> **EXERCISE BRIEF**:
Among the entries below, find each line with "pinkladies" and show it.
◆ ◆ ◆ ◆ ◆ ◆ ◆
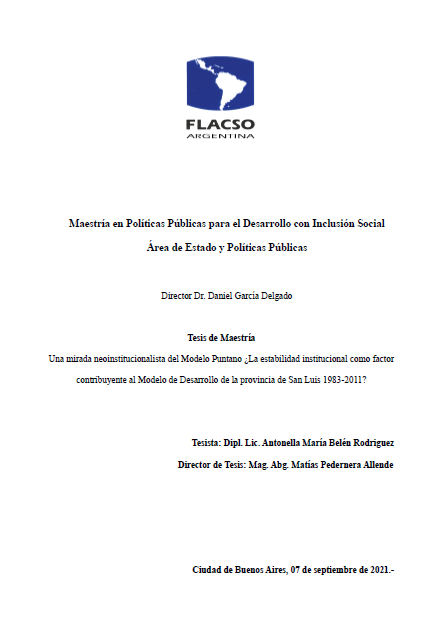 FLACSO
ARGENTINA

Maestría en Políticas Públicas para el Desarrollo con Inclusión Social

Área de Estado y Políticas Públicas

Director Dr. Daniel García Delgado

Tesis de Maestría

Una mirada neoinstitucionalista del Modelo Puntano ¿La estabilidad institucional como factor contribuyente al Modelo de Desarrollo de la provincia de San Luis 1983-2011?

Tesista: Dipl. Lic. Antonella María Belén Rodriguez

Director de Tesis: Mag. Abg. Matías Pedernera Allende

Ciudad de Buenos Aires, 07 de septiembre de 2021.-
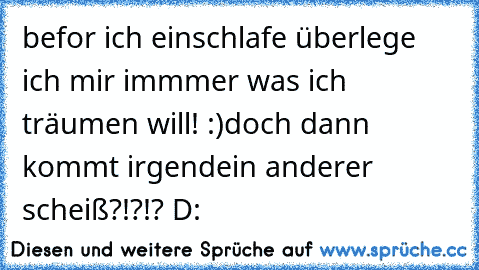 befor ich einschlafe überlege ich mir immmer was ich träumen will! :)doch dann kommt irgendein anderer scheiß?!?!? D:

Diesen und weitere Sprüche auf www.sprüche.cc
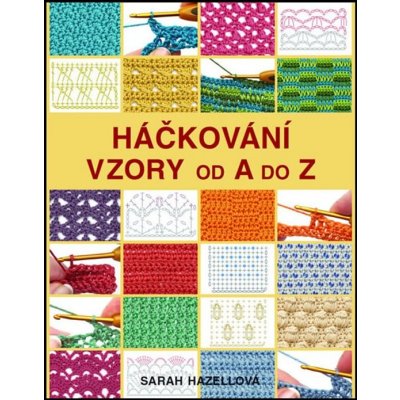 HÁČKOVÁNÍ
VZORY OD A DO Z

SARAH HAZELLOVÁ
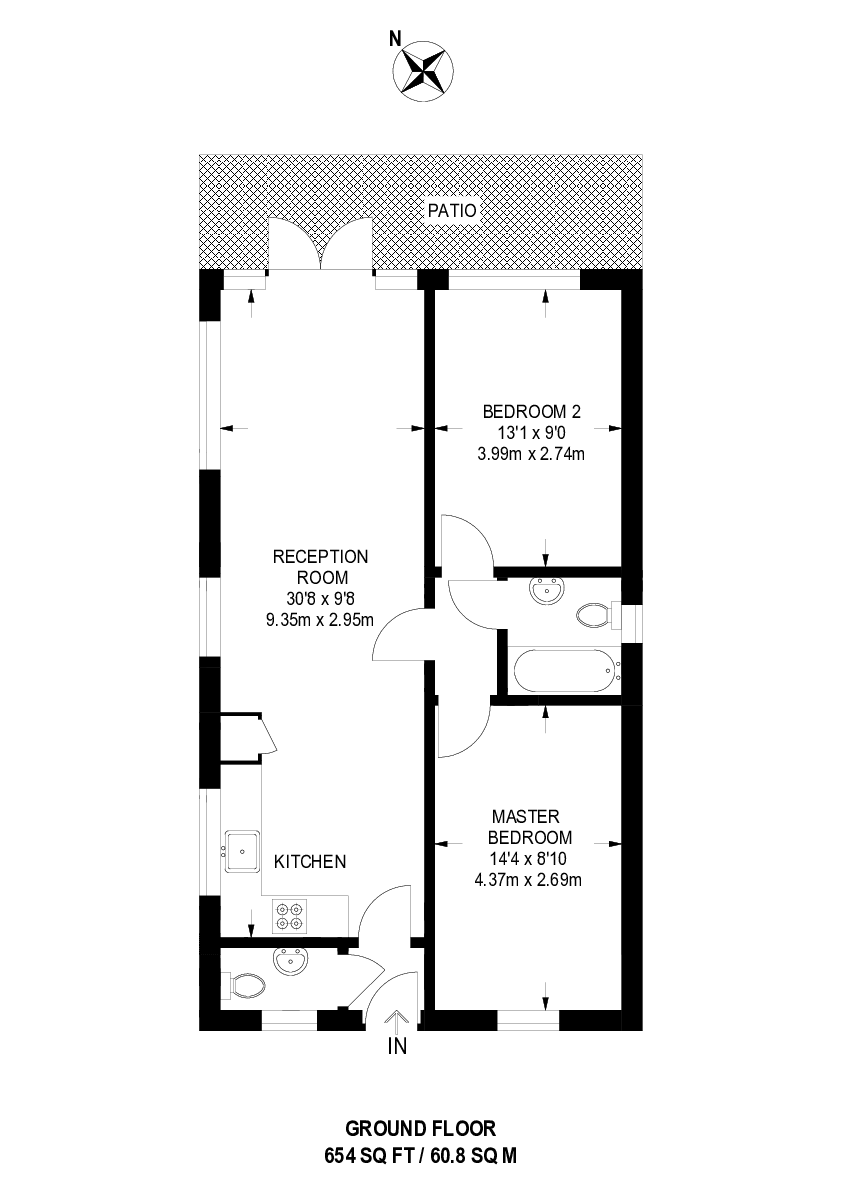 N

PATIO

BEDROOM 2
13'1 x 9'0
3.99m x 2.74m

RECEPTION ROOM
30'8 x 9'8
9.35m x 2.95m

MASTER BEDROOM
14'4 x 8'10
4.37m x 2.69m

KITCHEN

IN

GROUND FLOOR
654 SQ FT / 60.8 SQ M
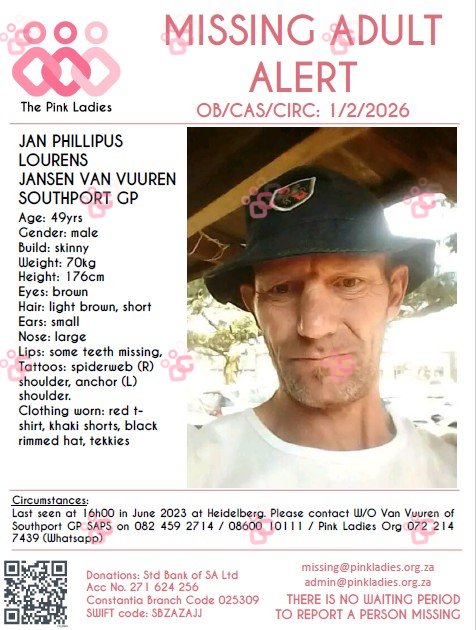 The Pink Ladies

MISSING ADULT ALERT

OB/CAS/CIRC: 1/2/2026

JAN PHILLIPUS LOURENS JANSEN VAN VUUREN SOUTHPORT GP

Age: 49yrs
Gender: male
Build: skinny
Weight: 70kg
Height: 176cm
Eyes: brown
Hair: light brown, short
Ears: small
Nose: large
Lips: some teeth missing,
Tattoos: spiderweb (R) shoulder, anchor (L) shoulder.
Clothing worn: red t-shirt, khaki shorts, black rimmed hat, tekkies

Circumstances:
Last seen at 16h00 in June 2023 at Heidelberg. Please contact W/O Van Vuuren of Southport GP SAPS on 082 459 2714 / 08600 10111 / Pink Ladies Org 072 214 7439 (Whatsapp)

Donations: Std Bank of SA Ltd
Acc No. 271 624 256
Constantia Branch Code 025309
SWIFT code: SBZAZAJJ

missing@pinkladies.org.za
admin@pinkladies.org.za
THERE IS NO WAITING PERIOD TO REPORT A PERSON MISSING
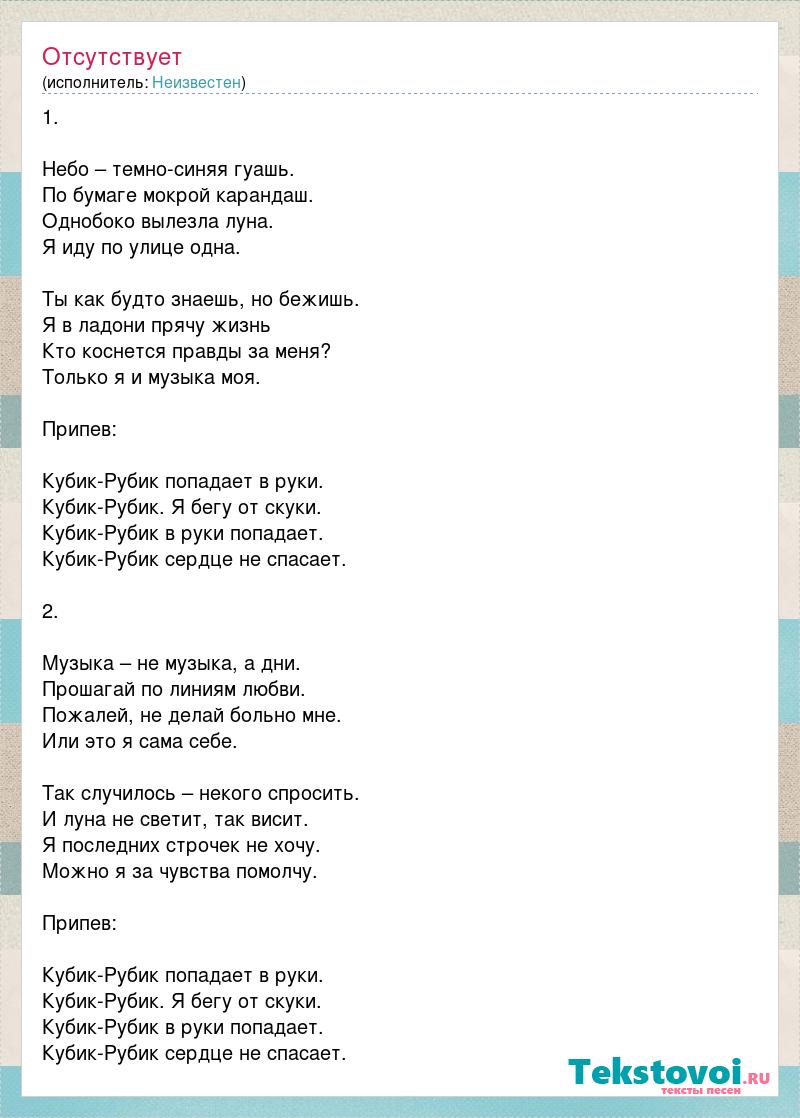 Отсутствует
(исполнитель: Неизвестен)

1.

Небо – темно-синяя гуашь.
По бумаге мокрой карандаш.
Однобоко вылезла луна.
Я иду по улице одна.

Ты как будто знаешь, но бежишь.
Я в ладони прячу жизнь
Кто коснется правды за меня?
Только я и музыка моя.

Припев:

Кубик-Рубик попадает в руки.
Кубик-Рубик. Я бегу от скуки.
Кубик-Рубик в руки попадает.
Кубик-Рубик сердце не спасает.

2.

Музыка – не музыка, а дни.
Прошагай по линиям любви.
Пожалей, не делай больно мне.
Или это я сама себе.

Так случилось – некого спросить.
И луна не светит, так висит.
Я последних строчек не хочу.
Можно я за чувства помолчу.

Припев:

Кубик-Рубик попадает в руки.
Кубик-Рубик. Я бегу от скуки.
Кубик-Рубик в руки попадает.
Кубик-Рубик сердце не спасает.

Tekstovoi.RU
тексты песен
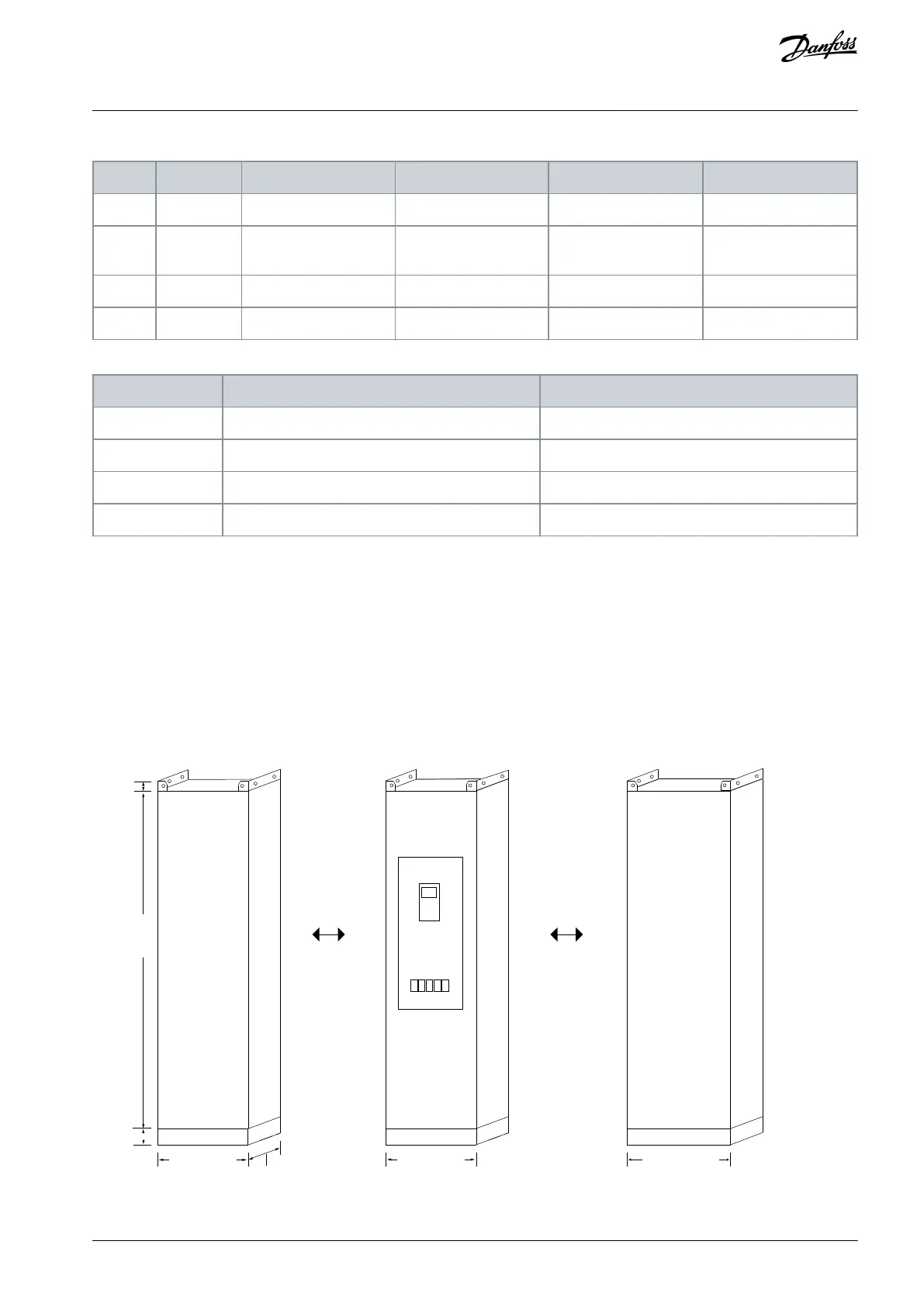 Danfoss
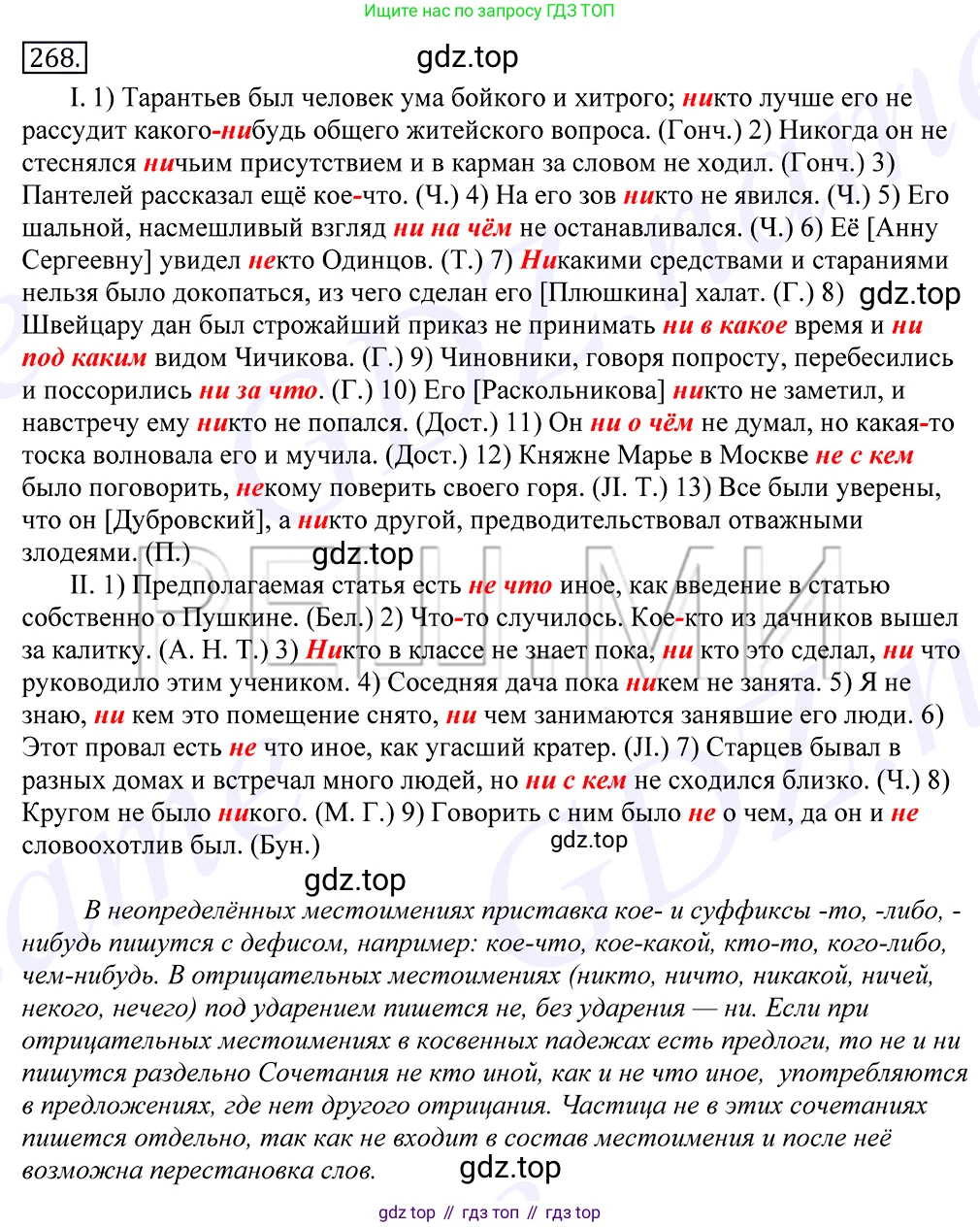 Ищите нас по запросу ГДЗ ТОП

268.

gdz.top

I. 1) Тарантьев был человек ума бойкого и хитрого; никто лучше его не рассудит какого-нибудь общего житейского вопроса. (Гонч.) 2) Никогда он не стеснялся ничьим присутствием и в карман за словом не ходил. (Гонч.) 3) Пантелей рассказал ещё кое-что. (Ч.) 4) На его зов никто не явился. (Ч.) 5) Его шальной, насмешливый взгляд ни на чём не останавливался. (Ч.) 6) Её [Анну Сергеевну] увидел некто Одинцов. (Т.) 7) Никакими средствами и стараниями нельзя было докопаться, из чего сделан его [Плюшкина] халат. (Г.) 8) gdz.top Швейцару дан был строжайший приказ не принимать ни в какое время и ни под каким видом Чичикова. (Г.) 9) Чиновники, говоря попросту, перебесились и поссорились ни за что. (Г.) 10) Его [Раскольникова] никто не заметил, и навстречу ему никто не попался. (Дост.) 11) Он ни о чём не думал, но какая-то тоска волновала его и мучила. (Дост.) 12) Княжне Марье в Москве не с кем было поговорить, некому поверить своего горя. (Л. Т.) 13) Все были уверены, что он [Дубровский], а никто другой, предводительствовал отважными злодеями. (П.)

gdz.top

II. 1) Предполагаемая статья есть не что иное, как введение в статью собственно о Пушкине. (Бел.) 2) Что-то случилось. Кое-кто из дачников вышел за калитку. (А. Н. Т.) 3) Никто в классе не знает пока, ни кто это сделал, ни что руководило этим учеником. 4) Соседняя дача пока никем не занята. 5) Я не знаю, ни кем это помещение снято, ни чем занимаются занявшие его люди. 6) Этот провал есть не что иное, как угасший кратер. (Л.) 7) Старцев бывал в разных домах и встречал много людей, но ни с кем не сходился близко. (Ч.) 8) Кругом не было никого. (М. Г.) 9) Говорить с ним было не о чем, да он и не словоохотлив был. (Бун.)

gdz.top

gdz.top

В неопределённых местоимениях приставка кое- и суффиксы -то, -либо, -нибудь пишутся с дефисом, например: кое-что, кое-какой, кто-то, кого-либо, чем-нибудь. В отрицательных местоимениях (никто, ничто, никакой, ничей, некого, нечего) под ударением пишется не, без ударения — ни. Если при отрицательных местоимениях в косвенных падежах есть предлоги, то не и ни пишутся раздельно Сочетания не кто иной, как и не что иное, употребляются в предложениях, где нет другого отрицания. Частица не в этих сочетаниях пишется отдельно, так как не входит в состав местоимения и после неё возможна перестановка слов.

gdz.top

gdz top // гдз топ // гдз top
◆ ◆ ◆ ◆ ◆ ◆ ◆
> **EXERCISE RESPONSE**:
missing@pinkladies.org.za
admin@pinkladies.org.za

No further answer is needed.